The Timberwolves traded what became the Nos. 7 and 36 picks in last year’s draft (and a future All-Star in Andrew Wiggins, though he was seen as a negative-value player) just to get D'Angelo Russell on a max contract.
But with its season on the line in Game 6 against the Grizzlies, Minnesota sat Russell in crunch time.
Russell, via Chris Hine of the StarTribune:
The Timberwolves held exit interviews Saturday and when asked if he was OK with the benching, Russell said, “No. Not at all.”
He then asked a reporter if he would like it if he were denied an opportunity to do his job. The same went for him.
“Of course I want to be out there,” Russell said.
Of course Russell wasn’t happy about getting benched. No player would be.
A big question: Does Russell blame himself or Timberwolves coach Chris Finch?
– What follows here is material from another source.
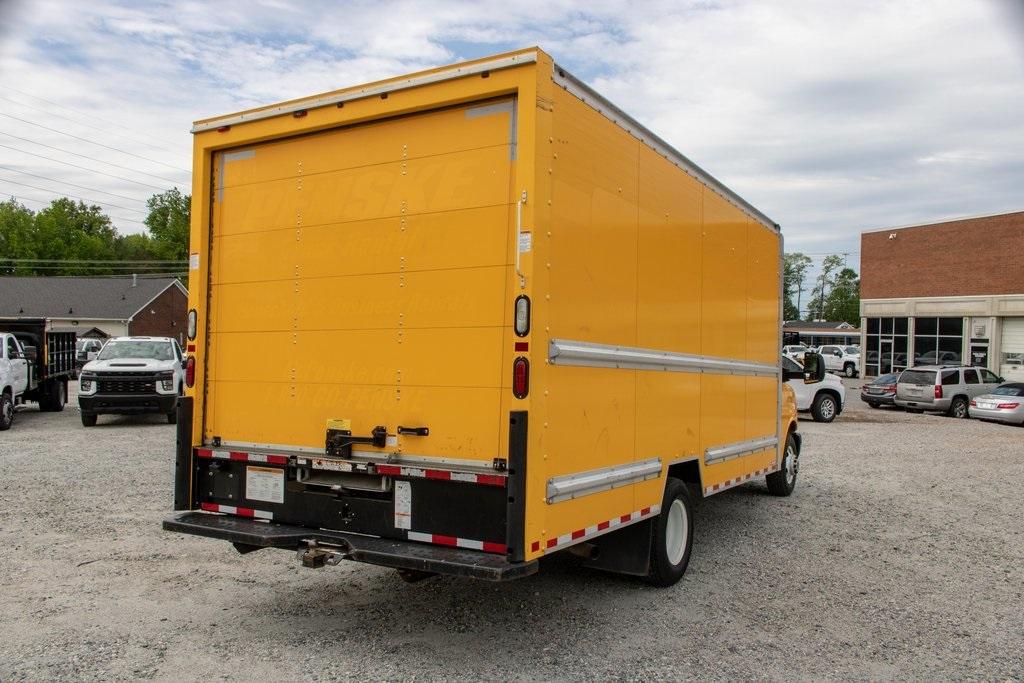 2015 Savana 3500 4x2, Cutaway Van #5K4205 - photo 7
Backup point guard Jordan McLaughlin was outplaying Russell. Russell wasn’t good enough in Game 6 (seven points on 3-of-7 shooting with four turnovers) or the entire series (12 points per game, 29% on 2-pointers). Though Russell – a good outside shooter – can play better offensively, his defense was poor as usual.
Russell has shown impressive perspective over his career. He might channel this setback in all the right ways and improve his game.
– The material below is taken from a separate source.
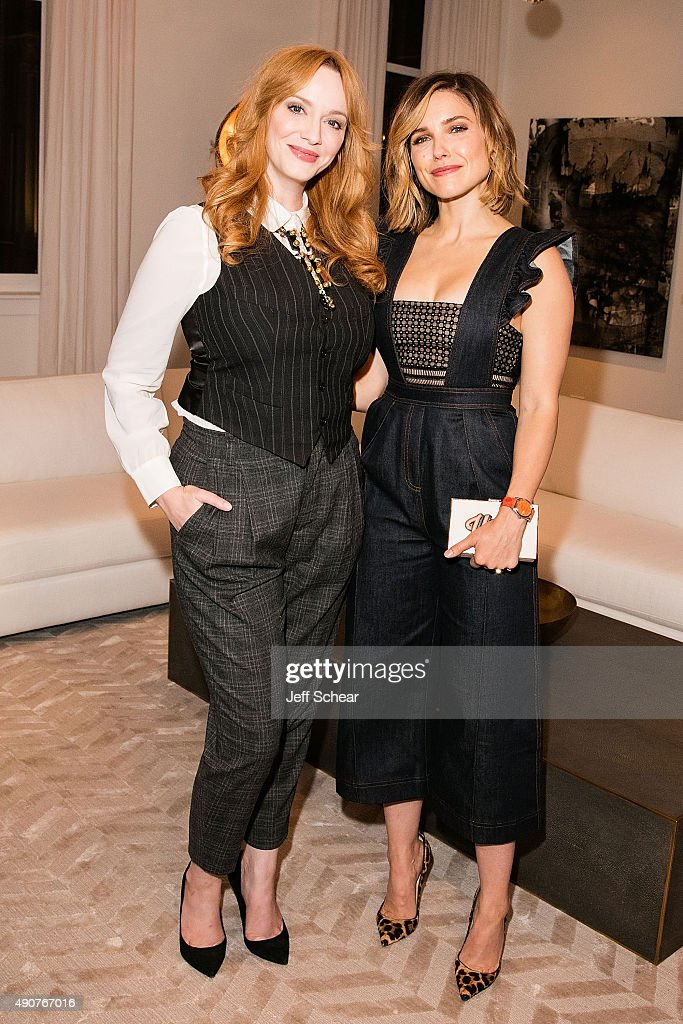 Christina Hendricks and Sophia Bush attend Restoration Hardware Celebrates The Opening Of RH Chicago - The Gallery At The Three Arts Club at Restoration Hardware on September 30, 2015 in Chicago, Illinois.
But point guard looks like an area Minnesota could seek an upgrade as the team rises with Anthony Edwards and Karl-Anthony Towns.
A complication: Towns and Russell are close, and Towns even said the Timberwolves acquiring Russell was big incentive to stay. Though Towns sounds like he’ll sign a contract extension, Russell’s presence might be part of Towns’ thinking.
Finch, via Hine
“We still think the fit is great,” Finch said of Russell. “His skill set, his playmaking, all that stuff hasn’t changed. We’ve just got to figure out maybe some different sets or structures that kind of accentuate those things too. I could’ve done a better job of trying to get him into the series a little bit more with some plays for him maybe off the ball.”
This is also true. Minnesota could put Russell in more-advantageous positions. As Edwards and Towns took such prominent offensive roles, Russell didn’t have the easiest pathways for contributing.
But defensively? That’s on Russell to clean up if he wants to play in the highest-leverage moments.